Soulages começou a pintar após a Segunda Guerra. A recusa da descrição tornou-se o centro desse início e provocou algumas decisões fundamentais, como a escolha de uma gama restrita de instrumentos ou de materiais específicos em um momento em que a paisagem artística francesa estava dominada pelas cores vivas da Escola de Paris.

De 1947 a 1956, realizou pinturas com resina de nozes e óleo, baseadas no contraste do pigmento escuro e do fundo claro. O tempo tornou-se fundamental em relação ao espaço e ficou clara a sua vontade de realizar obras que pudessem ser vistas "de uma só vez", longe de todo discurso ou anedota.

Em seguida, até o fim dos anos 1960, com os grandes formatos, recobriu as cores de negro, para fazê-las reaparecer, sob a matéria raspada em segmentos. Após 1979, começou a pintar com o único pigmento negro que transforma a superfície da tela em um refletor de luz.

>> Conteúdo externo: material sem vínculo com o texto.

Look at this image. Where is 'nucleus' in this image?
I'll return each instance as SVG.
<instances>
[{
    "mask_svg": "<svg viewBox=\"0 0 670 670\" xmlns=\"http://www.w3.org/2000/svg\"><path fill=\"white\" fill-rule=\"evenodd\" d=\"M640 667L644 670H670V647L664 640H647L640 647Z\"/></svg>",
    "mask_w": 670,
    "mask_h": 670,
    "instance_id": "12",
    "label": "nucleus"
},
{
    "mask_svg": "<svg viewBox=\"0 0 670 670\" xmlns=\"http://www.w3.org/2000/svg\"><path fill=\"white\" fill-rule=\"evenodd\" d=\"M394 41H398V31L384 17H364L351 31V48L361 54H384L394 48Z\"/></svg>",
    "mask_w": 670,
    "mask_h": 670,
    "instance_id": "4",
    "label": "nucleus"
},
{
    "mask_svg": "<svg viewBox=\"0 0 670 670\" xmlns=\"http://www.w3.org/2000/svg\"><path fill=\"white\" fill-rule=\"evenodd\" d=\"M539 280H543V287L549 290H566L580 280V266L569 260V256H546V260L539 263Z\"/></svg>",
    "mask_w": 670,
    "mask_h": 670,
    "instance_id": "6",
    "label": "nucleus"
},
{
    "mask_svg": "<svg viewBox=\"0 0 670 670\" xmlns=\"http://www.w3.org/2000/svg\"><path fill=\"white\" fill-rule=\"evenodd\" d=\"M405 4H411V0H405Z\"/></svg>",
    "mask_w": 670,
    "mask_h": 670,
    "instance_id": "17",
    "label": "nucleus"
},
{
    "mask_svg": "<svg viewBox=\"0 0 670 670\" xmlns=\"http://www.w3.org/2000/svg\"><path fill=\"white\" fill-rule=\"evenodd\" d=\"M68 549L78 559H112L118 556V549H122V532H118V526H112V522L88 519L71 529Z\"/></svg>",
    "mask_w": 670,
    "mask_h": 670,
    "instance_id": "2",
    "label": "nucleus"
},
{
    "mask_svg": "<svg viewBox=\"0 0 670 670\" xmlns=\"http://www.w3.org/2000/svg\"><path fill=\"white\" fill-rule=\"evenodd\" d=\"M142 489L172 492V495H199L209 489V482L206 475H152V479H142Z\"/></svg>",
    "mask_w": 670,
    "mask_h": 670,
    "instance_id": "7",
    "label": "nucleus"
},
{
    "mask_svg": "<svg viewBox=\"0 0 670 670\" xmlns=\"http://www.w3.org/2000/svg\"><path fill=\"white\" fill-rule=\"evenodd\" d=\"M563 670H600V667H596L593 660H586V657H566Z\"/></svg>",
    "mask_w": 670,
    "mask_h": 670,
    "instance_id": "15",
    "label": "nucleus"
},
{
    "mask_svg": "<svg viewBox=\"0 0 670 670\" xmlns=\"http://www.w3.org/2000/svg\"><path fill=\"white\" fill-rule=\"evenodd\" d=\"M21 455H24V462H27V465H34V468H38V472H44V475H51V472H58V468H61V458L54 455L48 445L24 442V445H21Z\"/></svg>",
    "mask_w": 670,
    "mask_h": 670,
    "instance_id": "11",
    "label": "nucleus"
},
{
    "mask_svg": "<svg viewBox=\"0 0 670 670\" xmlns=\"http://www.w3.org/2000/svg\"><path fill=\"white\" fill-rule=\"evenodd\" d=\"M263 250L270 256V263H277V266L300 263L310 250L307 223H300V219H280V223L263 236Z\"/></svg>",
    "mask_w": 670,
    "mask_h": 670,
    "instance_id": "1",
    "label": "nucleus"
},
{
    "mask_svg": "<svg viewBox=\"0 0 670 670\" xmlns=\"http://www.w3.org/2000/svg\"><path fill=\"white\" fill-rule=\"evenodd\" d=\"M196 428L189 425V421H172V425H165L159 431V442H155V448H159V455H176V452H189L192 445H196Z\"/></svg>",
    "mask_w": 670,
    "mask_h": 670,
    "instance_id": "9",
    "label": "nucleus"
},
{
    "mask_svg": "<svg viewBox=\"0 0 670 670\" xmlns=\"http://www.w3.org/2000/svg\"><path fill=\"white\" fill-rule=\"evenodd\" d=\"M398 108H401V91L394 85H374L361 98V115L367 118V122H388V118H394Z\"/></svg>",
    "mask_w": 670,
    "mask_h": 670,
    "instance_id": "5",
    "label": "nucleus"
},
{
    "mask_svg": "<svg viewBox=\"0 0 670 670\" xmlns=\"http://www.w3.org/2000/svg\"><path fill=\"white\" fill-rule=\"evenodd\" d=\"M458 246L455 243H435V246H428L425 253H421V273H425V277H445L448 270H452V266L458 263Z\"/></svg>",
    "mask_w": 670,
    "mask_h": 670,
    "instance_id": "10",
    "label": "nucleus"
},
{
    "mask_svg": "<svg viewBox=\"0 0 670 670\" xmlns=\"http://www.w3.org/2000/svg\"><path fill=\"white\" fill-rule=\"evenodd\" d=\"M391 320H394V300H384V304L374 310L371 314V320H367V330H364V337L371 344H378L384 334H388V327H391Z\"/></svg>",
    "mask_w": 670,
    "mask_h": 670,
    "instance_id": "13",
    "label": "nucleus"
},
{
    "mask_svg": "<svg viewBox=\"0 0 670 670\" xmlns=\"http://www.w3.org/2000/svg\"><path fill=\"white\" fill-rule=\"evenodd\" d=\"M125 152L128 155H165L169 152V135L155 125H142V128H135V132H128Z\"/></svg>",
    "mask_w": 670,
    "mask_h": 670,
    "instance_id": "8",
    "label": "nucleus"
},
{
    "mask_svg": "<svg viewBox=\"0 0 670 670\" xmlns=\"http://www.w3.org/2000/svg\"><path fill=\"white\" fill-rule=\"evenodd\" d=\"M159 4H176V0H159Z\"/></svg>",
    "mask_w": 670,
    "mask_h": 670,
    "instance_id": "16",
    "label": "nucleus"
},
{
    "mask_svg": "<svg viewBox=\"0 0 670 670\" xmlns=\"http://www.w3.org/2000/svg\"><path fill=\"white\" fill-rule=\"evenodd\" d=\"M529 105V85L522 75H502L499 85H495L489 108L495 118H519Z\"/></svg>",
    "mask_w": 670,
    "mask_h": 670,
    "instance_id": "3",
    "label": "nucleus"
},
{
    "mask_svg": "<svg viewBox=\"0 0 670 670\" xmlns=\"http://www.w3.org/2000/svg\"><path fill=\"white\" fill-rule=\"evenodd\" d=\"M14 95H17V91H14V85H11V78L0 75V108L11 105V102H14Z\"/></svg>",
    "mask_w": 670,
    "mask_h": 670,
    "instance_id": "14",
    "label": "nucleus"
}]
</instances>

Da mesma forma como nos vitrais da abadia de Conques —nos quais o artista capta as cores da luz por meio de vidros opalescentes pesquisados durante 11 anos—, ele não teve outro recurso senão um único pigmento acromático. Ali, ele nos oferece uma visão especular, na qual adivinhamos e criamos a cor por meio de reflexos que não são parasitas, como nas telas habituais, mas constituem parte essencial da obra.

Assim, em 17 anos, Soulages realizou praticamente 400 pinturas "monopigmentárias". Nessas telas, ele propunha a reflexão, no sentido próprio, de uma questão fundamental e, portanto, inédita: como pintar o pintado?

A França está de luto, mas a arte também. O último dos grandes se foi.